I took that in, and it was like taking in volumes.
"How did you break Karen Garcia's heart, Joe?"
Pike stacked the boxes until the last box was in place, and then he went to the door and looked out toward the desert as if something might be there. All I could see past him were other cinder-block buildings with other people's memories.
I said, "Karen loved you, but you loved Paulette."
Pike nodded.
"You dated Karen, but you were in love with your partner's wife."
He turned back to me then, the flat lenses empty.
"Paulette was married. I kept waiting for the feelings I had for her to go away, but they didn't. We didn't have an affair, Elvis. Nothing physical. Woz was my friend. But I felt what I felt. I tried dating other people to feel other things, but love doesn't just come and doesn't just go. It just is."
I stared at him, thinking about Lucy.
"What?"
I shook my head.
"You already know that Krantz thought Wozniak was involved with a burglary ring."
"Yes."
"It was true."
I watched him.
"Krantz thinks I murdered Woz for Paulette."
"Did you?"
The corner of Pike's mouth twitched, and he tipped the glasses my way. "You believe that?"
"You know better. Krantz also thinks you were involved with Woz in the ring. I don't believe that, either."
Pike tipped his head the other way, and frowned. "How do you know that?"
I spread my hands.
"Right."
Pike drew a deep breath, then shook his head. "I didn't have any idea. All that time in the car with Woz, and I never knew until Krantz talked to Paulette and scared her. She asked Woz about it, and he denied it, so she asked me. That's how I found out. I followed Woz and saw him with the Chihuahuas. He'd gotten some girl pregnant, and he'd set her up in an apartment in El Segundo. He was paying for it by tipping the Chihuahuas on easy places to rob. Krantz had it all. He just couldn't prove it." Just what McConnell had said.
"You tell Paulette?"
"Some of it. Not all. He was her husband, Elvis. They had the child."
"So what happened?"
"I told him he had to resign. I gave him the choice, and I gave him the time to think about it. That way it was between me and him. That's why he died."
I thought that maybe Krantz had been right about many things.
"What happened in the motel, Joe?"
"He didn't want to resign, but I didn't give him any choice. I didn't want to give him to Krantz, but I couldn't let a bad officer stay on the job. If he didn't hang it up, I would've brought in Paulette, and I would've arrested the Chihuahuas."

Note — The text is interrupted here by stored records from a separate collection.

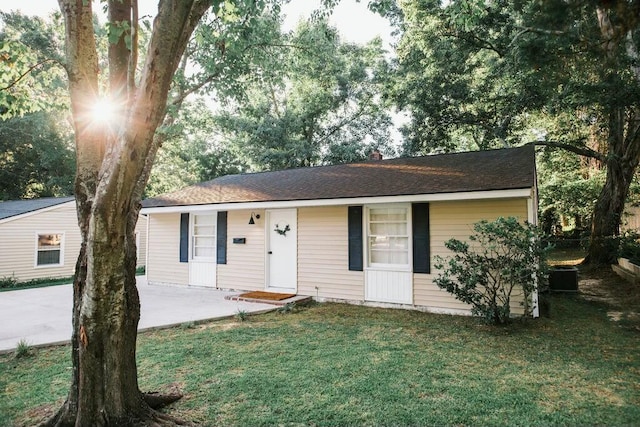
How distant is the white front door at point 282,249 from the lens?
9.73 meters

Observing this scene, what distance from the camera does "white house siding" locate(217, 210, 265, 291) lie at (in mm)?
10172

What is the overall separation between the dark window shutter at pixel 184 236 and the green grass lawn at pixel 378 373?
193 inches

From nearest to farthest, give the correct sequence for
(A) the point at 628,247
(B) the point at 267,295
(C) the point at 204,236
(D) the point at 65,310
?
(D) the point at 65,310 < (B) the point at 267,295 < (C) the point at 204,236 < (A) the point at 628,247

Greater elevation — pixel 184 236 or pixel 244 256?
pixel 184 236

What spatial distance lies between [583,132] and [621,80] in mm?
9240

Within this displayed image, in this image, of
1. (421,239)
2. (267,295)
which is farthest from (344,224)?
(267,295)

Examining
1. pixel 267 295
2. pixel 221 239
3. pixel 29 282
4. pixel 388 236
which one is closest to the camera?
pixel 388 236

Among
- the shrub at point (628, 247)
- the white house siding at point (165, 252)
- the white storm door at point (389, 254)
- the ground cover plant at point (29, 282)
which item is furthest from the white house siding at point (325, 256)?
the ground cover plant at point (29, 282)

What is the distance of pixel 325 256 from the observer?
9.25 meters

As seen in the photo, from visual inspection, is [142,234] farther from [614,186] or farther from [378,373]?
[614,186]

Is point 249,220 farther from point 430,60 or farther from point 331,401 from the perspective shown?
point 430,60

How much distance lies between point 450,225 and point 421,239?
654mm

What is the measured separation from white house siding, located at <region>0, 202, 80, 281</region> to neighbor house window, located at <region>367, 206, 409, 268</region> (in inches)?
507

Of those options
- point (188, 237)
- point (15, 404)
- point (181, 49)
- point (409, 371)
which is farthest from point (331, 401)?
point (188, 237)
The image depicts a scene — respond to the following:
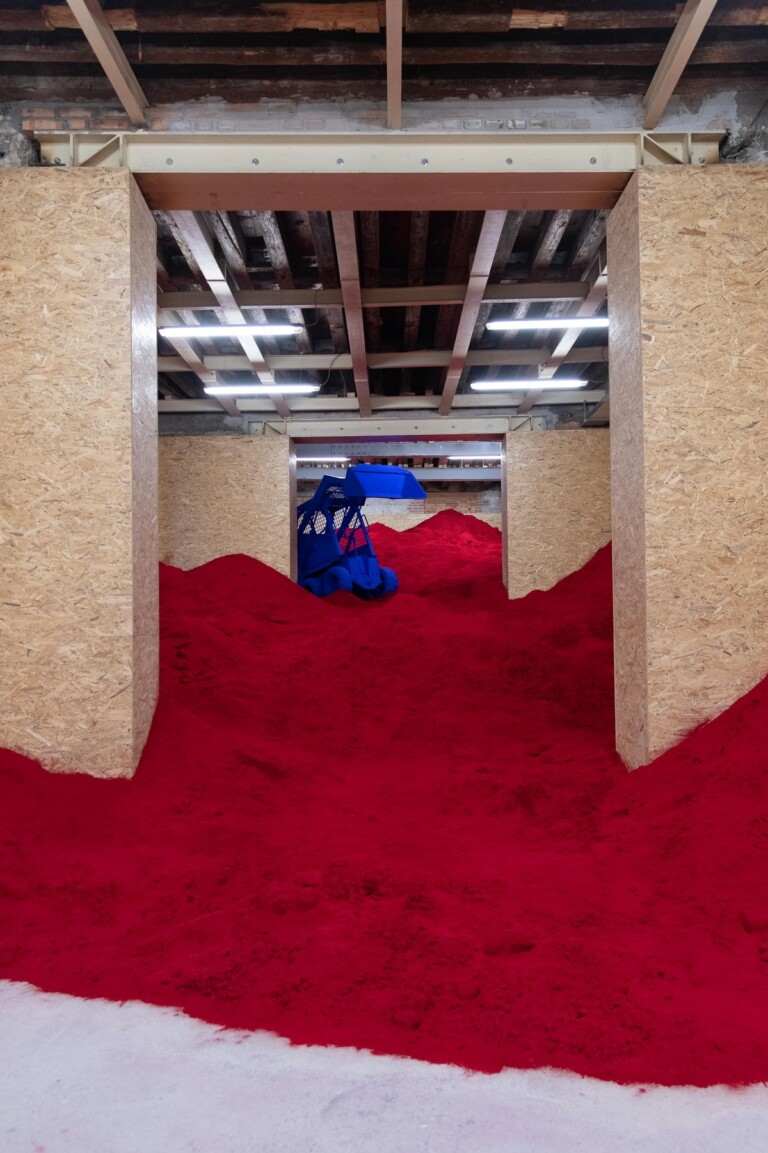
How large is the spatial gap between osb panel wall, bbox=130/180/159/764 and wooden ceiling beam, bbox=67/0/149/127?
1.63 feet

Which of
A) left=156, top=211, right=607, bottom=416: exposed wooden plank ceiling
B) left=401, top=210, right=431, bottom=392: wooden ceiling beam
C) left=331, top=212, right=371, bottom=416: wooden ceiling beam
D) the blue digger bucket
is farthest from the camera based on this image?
the blue digger bucket

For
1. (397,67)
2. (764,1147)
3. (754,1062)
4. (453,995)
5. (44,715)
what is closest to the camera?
(764,1147)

"The Chihuahuas would've rolled on him."
"If he resigned I would've found another way at them, but it never got to that. We got the call about the missing girl and DeVille, and Woz got the location. When we got over there, Woz was already short, and that's when he lost it and hit DeVille with his gun. I think he was just working up his nut, because he already knew what he was going to do. It was about me, and the box he was in, and how he was going to get out of it." Pike stopped for a time, then went on. "He let DeVille have it, and when I pushed him away he pointed his gun at me."
"You shot him in self-defense?"
"No. I wouldn't shoot him. I didn't draw my weapon."
I stared at him.
"He knew I loved his wife, and he knew she loved me. His career was over, and if Krantz could make the case he would go to jail. Some men can't take the weight. Some men break, and will do anything to stop the pressure."

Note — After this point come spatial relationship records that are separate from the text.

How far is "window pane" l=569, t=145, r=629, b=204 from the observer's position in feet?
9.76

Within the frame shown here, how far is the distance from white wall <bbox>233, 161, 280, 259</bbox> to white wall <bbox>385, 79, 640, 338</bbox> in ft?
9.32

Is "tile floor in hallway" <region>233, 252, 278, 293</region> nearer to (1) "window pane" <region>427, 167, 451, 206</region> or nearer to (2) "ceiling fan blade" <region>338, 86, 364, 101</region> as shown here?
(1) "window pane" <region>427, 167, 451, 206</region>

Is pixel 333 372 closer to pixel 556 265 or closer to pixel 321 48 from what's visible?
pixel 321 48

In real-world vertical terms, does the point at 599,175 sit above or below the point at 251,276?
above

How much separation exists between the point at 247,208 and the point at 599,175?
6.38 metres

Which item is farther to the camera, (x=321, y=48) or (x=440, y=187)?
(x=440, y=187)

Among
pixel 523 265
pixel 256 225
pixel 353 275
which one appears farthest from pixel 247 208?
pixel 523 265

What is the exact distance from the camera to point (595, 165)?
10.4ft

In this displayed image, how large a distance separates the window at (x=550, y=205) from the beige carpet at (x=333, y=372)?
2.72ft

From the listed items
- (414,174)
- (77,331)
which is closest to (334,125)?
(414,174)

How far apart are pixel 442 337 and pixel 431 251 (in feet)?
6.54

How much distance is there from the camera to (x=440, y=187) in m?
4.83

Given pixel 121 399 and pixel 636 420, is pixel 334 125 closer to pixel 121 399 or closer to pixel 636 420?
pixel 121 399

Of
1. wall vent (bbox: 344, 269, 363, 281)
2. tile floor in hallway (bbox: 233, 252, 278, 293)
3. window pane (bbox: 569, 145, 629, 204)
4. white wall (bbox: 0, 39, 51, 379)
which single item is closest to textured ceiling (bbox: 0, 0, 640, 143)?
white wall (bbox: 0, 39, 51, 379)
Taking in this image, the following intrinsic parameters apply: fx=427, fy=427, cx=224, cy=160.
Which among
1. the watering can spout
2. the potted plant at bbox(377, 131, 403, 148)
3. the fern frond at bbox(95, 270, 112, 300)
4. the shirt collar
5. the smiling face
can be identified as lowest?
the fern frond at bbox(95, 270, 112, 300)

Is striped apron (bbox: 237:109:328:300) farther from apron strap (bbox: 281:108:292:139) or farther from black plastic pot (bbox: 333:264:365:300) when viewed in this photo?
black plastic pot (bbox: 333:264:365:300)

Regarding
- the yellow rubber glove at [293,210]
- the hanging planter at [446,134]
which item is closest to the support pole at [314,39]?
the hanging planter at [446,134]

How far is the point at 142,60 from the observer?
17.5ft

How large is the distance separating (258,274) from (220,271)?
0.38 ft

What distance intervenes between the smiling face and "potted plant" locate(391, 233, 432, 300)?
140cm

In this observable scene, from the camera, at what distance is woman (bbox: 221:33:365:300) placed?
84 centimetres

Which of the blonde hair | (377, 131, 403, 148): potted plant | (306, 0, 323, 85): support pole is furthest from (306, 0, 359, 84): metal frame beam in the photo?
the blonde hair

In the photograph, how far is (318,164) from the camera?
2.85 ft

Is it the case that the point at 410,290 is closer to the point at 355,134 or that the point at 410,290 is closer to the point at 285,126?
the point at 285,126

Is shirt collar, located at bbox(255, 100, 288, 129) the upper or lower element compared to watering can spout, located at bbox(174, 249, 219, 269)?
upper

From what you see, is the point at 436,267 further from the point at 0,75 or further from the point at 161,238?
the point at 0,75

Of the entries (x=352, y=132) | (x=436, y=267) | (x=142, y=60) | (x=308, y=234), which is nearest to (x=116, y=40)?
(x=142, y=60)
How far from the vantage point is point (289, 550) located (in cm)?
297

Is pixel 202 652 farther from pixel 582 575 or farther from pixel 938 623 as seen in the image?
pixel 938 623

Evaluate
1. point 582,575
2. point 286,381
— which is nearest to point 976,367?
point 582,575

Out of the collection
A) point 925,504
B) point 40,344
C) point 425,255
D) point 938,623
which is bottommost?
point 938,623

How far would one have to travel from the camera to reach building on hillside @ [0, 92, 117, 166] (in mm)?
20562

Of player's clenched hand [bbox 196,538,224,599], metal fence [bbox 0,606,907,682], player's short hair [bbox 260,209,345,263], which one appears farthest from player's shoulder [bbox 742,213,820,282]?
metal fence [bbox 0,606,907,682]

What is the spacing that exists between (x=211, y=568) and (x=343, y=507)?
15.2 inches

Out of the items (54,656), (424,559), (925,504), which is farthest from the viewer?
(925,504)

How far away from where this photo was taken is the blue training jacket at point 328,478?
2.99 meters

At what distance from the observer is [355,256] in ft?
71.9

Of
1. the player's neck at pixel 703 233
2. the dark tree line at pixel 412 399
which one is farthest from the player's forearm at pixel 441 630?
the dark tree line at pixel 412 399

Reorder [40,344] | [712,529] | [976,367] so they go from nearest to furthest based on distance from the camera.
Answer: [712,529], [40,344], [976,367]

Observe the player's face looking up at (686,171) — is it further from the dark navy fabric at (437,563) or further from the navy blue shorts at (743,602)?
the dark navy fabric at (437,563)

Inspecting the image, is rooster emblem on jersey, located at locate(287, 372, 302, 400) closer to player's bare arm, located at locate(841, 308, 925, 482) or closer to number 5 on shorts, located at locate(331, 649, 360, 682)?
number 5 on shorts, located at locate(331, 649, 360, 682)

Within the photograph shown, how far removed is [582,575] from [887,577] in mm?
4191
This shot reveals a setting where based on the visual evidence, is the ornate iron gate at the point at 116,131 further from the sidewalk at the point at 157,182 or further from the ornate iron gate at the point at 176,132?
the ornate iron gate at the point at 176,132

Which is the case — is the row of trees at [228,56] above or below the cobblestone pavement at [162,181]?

"Abel Wozniak killed himself."
Pike touched his chin. "Pointed the gun here and pulled the trigger, up through his chin and out the top of his head."
I asked but I had already guessed. "Why take the blame?"

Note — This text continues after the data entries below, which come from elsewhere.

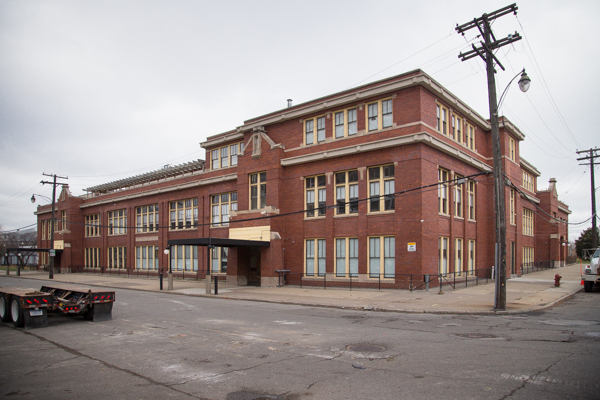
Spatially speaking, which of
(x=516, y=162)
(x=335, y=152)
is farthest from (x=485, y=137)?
(x=335, y=152)

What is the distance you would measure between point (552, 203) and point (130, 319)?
46822 mm

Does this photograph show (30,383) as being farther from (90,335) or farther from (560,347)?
(560,347)

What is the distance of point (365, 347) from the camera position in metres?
9.73

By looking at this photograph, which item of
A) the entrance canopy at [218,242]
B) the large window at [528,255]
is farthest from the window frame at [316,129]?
the large window at [528,255]

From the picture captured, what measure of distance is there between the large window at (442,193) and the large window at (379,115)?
428 centimetres

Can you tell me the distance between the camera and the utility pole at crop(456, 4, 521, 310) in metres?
15.9

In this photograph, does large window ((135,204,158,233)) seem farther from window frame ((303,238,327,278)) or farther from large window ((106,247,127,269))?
window frame ((303,238,327,278))

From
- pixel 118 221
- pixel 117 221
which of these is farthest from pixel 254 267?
pixel 117 221

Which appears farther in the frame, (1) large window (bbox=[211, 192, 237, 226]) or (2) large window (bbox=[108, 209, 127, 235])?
(2) large window (bbox=[108, 209, 127, 235])

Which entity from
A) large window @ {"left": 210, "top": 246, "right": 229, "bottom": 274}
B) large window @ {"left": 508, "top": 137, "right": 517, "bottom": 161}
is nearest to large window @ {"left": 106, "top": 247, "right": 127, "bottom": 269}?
large window @ {"left": 210, "top": 246, "right": 229, "bottom": 274}

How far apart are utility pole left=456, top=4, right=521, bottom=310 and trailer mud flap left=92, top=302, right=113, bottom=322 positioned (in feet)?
45.2

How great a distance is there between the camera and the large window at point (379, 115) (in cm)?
2403

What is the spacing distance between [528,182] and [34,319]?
4271cm

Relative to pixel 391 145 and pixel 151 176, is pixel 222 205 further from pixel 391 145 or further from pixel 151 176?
pixel 391 145
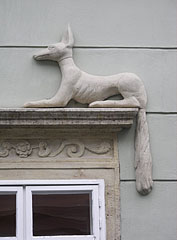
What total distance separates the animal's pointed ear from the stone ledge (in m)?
0.42

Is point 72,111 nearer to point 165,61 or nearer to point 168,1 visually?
point 165,61

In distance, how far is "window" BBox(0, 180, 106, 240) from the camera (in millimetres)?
4188

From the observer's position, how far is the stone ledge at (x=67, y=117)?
166 inches

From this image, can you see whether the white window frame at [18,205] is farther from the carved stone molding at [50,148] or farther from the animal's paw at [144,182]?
the animal's paw at [144,182]

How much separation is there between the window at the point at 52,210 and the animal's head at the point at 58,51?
747 millimetres

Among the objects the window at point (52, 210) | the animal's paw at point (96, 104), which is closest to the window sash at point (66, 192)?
the window at point (52, 210)

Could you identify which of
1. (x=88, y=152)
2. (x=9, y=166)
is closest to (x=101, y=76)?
(x=88, y=152)

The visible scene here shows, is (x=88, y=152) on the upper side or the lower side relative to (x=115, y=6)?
lower

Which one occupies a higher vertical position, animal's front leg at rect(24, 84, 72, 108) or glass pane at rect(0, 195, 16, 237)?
animal's front leg at rect(24, 84, 72, 108)

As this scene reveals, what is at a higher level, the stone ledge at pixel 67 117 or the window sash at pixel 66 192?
the stone ledge at pixel 67 117

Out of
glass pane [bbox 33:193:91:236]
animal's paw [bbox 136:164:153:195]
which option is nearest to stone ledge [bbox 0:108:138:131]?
animal's paw [bbox 136:164:153:195]

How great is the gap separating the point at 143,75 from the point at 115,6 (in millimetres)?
471

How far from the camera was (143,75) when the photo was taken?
4.45 m

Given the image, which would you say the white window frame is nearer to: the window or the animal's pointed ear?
the window
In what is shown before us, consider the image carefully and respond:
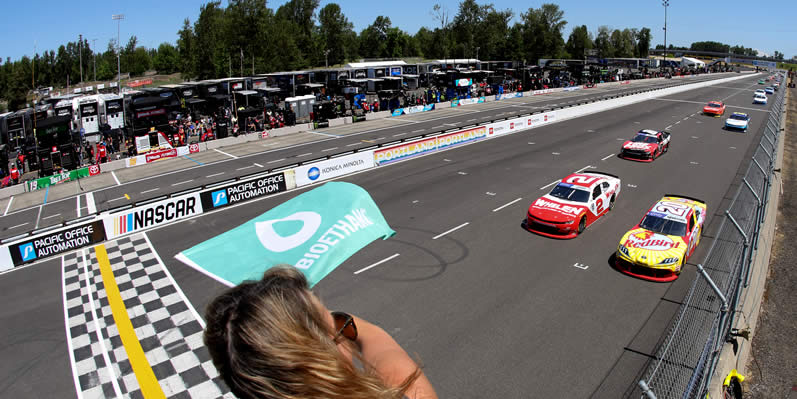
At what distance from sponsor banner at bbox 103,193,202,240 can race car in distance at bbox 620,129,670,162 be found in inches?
867

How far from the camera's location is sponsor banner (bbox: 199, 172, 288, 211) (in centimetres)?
1875

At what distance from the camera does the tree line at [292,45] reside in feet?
238

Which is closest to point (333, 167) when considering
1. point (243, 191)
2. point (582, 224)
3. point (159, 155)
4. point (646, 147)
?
point (243, 191)

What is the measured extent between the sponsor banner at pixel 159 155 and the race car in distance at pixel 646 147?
28067 millimetres

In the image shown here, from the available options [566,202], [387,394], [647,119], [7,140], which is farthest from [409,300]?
[647,119]

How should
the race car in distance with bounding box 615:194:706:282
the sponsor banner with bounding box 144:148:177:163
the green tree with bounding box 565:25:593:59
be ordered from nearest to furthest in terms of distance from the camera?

"It had to be explained. If I tell the truth, Krantz would be able to make the case, and if Woz goes out a felon, his pension and benefits could be withheld. Paulette and the girls would've lost everything. Maybe Parker Center might've felt sorry, and cut them slack, but how could I know? If he goes out a suicide, there's no insurance. The insurance we had then wouldn't pay if you capped yourself."